## What is required
Your task is to retype, exactly and without pictures, the line holding "Fresh vegetable salad" and each line that follows it to the end of the entries.

═══

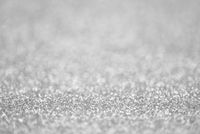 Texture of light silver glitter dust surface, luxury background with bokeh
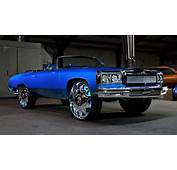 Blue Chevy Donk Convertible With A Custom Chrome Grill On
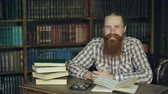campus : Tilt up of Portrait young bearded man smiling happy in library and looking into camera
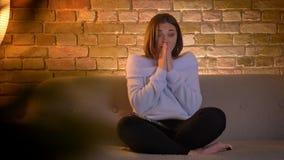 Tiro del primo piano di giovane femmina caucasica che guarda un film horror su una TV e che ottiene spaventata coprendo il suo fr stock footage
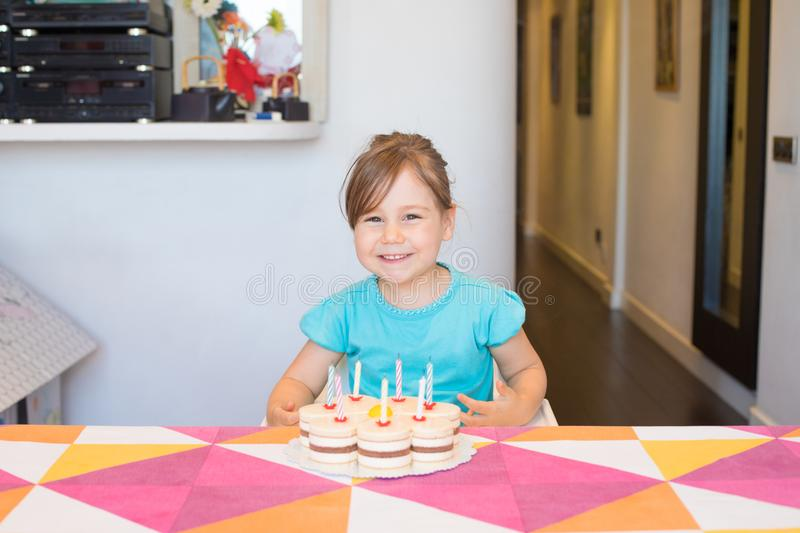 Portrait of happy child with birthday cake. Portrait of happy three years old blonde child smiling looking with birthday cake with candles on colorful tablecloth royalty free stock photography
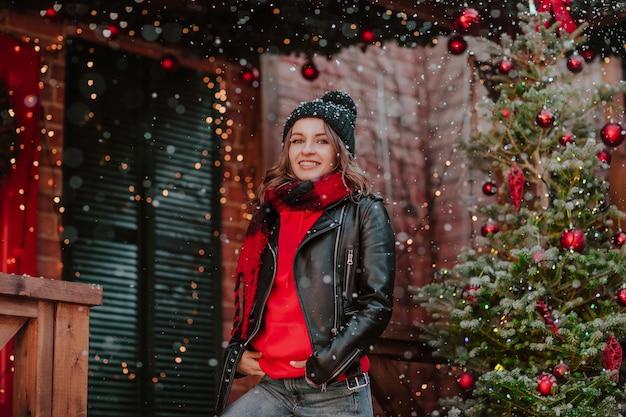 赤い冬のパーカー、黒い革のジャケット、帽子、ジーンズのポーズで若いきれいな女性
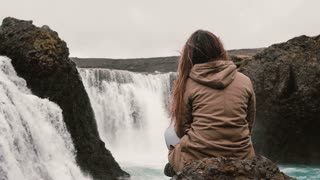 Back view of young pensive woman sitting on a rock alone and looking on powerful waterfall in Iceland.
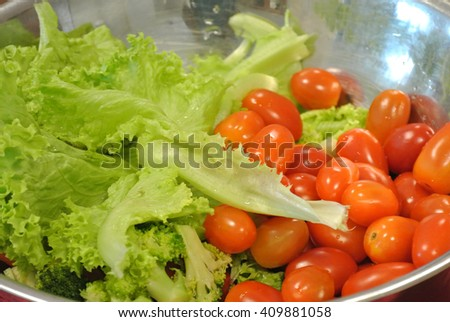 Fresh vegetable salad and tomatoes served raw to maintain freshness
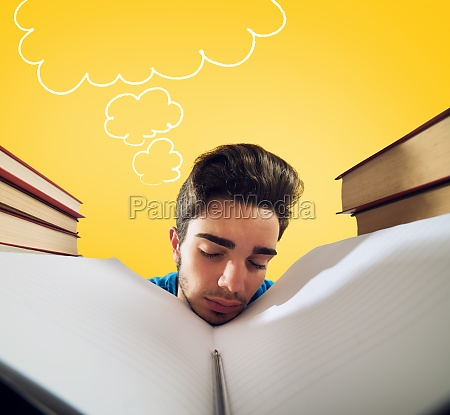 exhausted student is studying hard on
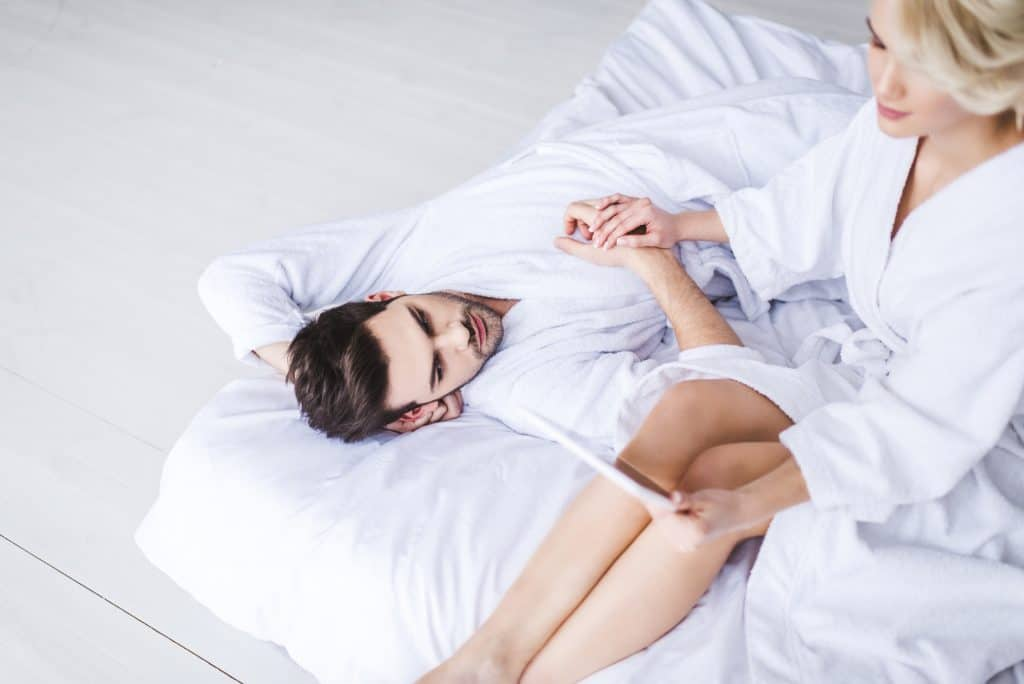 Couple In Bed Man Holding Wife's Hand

═══

## Solution to this task
 Fresh vegetable salad and tomatoes served raw to maintain freshness
 exhausted student is studying hard on
 Couple In Bed Man Holding Wife's Hand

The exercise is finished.